Still, the observation that focal enhancement, albeit to a lesser extent, is also encountered in aneurysms lacking histologic signs of wall inflammation, possibly reflects the proposed theory that there are different pathways of wall destabilization in intracranial aneurysms [39]. Substantial wall enhancement might primarily reflect the inflammatory pathway of wall remodeling, while the sensitivity for the mural-cell-mediated pathway could be diminished.

Cornelissen et al. assumed that wall enhancement is not causally linked with inflammatory processes but rather attributable to method-inherent failure of blood signal suppression in low-flow conditions [40, 41]. The results of our study suggest that inflammatory changes probably add to the extent of wall enhancement, and that even without convincing proof of a causal link, wall enhancement indicates the presence of a hemodynamic environment promoting inflammatory and degenerative processes and might therefore still serve as a surrogate marker for aneurysm wall instability.

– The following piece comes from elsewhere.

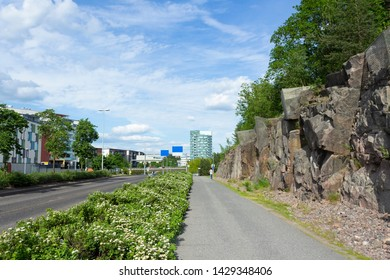 The modern new street of Turku with a roadway and a natural stone wall is a characteristic feature of this Finnish city. Turku City, Abo on a summer day in Finland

The extent of enhancement seems to depend on the sequence employed in the vessel wall MR protocol, with the T1 TSE black blood sequence like the one used in our study possibly being more sensitive for the detection of slow blood flow compared with motion-sensitized driven equilibrium (MSDE)-prepared sequences [42].

This study has several limitations. The retrospective study design might imply a selection bias towards patients who underwent DSA and were potentially pre-selected for therapy due to their risk profiles. Additionally, histologic analysis was exclusively performed in patients who underwent clipping, possibly inducing bias towards aneurysms with morphologies unfavorable for endovascular therapy. Histological data were only available in nine aneurysms. Microsurgical clipping provides only specimens of the aneurysm dome; neck segments under the clip cannot be retrieved. The small sample size precluded subgroup analysis of histologic features with adequate power. We chose to restrict our analysis to middle cerebral artery aneurysms in an effort to exclude a possible heterogeneity in aneurysm phenotype caused by different pathogenetic mechanisms potentially underlying the evolution and progression of aneurysms in different locations [43]. Additionally, an overestimation of the neck size using 3D imaging techniques can occur compared with 2D images, but careful segmentation using advanced algorithms was applied [44, 45]. Finally, no patient-specific inflow conditions were available for the blood flow simulations. However, a comparison between enhanced regions and the whole aneurysm remains feasible.

Conclusion

Focal wall enhancement in unruptured intracranial aneurysms is colocalized with hemodynamic factors that have been related to a higher risk of rupture. It is correlated with morphological factors linked to rupture risk, a higher PHASES score, and histologic markers of wall destabilization. The results support the hypothesis that focal enhancement could serve as a surrogate marker for aneurysm instability.